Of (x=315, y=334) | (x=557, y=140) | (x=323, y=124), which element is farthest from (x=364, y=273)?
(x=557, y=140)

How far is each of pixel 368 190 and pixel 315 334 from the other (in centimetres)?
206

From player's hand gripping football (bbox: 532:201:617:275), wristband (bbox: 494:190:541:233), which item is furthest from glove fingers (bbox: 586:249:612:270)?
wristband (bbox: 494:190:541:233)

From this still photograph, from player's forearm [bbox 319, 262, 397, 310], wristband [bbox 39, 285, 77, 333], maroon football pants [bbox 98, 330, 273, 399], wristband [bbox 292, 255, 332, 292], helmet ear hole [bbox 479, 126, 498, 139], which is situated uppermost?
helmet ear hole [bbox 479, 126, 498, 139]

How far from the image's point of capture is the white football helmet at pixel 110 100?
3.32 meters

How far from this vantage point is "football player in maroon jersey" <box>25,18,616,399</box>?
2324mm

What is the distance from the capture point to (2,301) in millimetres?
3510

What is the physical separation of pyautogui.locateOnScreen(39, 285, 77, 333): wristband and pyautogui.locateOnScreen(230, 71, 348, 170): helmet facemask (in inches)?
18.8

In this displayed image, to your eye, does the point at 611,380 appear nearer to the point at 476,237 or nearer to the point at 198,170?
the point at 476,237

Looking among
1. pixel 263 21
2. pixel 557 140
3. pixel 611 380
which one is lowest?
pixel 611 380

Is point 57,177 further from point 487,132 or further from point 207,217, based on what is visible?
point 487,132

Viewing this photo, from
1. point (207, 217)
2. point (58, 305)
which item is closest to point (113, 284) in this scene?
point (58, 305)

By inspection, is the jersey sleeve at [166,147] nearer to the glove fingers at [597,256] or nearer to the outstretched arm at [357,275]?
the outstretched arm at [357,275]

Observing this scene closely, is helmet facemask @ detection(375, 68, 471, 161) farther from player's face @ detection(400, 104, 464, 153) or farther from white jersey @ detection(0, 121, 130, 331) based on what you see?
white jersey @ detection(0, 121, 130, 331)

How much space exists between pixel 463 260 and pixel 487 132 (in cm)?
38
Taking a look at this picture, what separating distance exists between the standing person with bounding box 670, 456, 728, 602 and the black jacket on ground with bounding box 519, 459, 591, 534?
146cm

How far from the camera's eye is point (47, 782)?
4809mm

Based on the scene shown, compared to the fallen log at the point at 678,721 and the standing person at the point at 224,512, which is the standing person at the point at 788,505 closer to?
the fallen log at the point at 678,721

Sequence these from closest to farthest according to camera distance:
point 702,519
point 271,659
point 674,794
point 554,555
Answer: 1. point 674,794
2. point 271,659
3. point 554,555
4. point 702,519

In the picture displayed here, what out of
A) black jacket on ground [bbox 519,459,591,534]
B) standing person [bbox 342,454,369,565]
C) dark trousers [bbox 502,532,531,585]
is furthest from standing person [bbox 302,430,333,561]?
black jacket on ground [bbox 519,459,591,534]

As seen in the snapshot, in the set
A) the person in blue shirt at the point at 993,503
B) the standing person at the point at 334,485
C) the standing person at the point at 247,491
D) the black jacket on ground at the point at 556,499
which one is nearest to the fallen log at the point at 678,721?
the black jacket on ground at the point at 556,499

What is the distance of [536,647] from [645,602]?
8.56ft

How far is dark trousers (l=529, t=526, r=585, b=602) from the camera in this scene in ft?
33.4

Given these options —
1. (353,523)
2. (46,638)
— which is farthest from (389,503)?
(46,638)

• Twoje zadanie: Przepisz dokładnie wiersze od pierwszego aż do wiersza zawierającego "3.32 meters" włącznie.

• Poprawna odpowiedź:
Of (x=315, y=334) | (x=557, y=140) | (x=323, y=124), which element is farthest from (x=364, y=273)?
(x=557, y=140)

How far is each of pixel 368 190 and pixel 315 334 from the other (in centimetres)?
206

From player's hand gripping football (bbox: 532:201:617:275), wristband (bbox: 494:190:541:233), which item is furthest from glove fingers (bbox: 586:249:612:270)?
wristband (bbox: 494:190:541:233)

From this still photograph, from player's forearm [bbox 319, 262, 397, 310], wristband [bbox 39, 285, 77, 333], maroon football pants [bbox 98, 330, 273, 399], wristband [bbox 292, 255, 332, 292], helmet ear hole [bbox 479, 126, 498, 139], which is situated uppermost?
helmet ear hole [bbox 479, 126, 498, 139]

How far from the image's point of capture is the white football helmet at pixel 110 100?
3.32 meters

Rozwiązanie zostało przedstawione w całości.